33Sur le plan technique de l’histoire de la cotation de l’archivage, il reste de belles enquêtes à mener grâce à ces inventaires de 1328-1329. La confrontation entre les analyses dorsales des pièces du chartrier Valois, qui sont le résultat du travail des clercs engrangeant les actes au fur et à mesure de leur archivage, et les analyses de l’inventaire de Jean Laigle serait ainsi utile pour apprécier le travail d’interprétation et de synthèse de l’équipe chargée du transfert du chartrier. Le repérage de la totalité des mains ayant inscrit ces mentions dorsales, dont on voit qu’elles sont aisément repérables, nous donnerait une idée du nombre de clercs qui ont eu à traiter des archives et des périodes durant lesquelles des campagnes d’identification des contenus des actes ont été lancées. Pour en dire tout l’intérêt en quelques mots, on s’aperçoit que les analyses d’un acte de 1300 (Chartres A 11, J 171 A, no 19) et d’un acte de 1312 (Chartres B 7, J 171 A, no 30) ont été rédigées par un seul et même scribe. Si l’on retrouve plus tard encore les traces de cette écriture, au début des années 1320 par exemple, il est probable qu’il s’agisse d’une campagne d’identification des actes en prévision du versement au Trésor ; si cette écriture ne dépasse pas les années 1310, elle pourra être considérée comme celle d’un scribe chargé des archives courantes ou d’une affaire particulière, durant le temps de Charles de Valois. Le dossier Valois reste ouvert. L’enquête ne fait que commencer.
Annexe
ANNEXES
1-Description de la tour de Nesle, dans laquelle sont contenus les titres que Jean laigle doit recenser (JJ 268, fo 1 v°) :
« Premièrement est assavoir que en la d(ic)te tour a II huches dont l’une est petite et l’autre est plus grant en laquelle a une saichet scellé ou quel il a aucun joyaus qui vindrent grant pieca leens si com(m)e l’en dit et ne scet l’en dont il vindrent lequel saichet monseigneur a eu et en a len lettre de lui donnée le XXIIe jour de fevrier l’an mil CCC XXVII de laquelle la teneur est ci dessous en marge.

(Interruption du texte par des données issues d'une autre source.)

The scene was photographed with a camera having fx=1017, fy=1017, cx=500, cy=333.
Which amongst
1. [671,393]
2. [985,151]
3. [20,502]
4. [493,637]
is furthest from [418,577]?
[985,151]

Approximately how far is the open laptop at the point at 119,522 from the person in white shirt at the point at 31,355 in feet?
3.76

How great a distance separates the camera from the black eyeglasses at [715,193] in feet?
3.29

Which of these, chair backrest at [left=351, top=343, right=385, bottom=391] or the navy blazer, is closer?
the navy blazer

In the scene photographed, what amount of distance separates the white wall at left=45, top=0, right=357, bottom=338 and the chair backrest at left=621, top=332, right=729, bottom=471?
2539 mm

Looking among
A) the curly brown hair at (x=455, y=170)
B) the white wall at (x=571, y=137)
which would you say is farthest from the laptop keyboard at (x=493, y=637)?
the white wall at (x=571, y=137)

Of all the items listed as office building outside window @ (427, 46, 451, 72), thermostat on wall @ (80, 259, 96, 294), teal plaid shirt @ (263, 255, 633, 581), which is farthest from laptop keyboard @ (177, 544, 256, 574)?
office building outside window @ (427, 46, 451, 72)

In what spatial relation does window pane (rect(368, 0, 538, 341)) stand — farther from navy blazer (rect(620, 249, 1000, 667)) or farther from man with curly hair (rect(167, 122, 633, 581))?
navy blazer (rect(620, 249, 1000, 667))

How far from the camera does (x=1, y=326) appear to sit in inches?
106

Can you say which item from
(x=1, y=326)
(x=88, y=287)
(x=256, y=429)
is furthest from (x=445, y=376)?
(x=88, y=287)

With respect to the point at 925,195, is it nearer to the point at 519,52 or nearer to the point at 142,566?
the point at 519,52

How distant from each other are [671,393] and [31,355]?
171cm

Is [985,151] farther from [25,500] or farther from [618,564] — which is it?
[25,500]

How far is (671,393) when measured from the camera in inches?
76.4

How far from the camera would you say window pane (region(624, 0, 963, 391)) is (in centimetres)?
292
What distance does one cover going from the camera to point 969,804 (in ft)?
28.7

Item en icelle huche sont aucunes boistes scellées es quelles sont aucuns assaiz de monnoies si comme l’en dit
Ajout :
Item en en la d(ic)te tour a un coffre senz serreure ouquel a plusieurs lettres bullées qui furent octroiées a monseigneur Challes conte de Valois pour le voyage qu’il fist en Sezille, en Toscanne et en Romanie pour l’empire de Constentinoble les quiex sont specifiées cy dedenz entre les lettres du mariage de monseigneur Challes conte de Vallois et madame l’emperiz de Constantinoble.
Item un autre coffre viel serreure ou il a un orillier broudé de soie a escuçons pour parer un autel lequel est en la chapelle le roy devers mestre Pierre Julien en sa garde.
Item un viel panier d’osiers ou il a aucuns viez comptes de pou de value.
Item en la d(ic)te tour a unes aumoires es quiex sont les dictes lettres de mon dit seigneur et y a XII estages si comme il apperra plus plainement ci après. Et est assavoir que qui voudra trouver une des lettres ci après devisées quiere la ou coffret signé de la lettre de. a. ou. b. ou autre en la terre ou contrée ou laquelle elle sera devisée par les titres ci après ensuivenz. C’est assavoir de Valois, d’Anjou, du Maine etc…
Premierement en l’aumoire entitulée de Valois sont les lettres qui sensuivent ou coffret signé par ceste lettre. a. et tout ainsi par touz les autres lieus et par toutes les lettres ensuivanz.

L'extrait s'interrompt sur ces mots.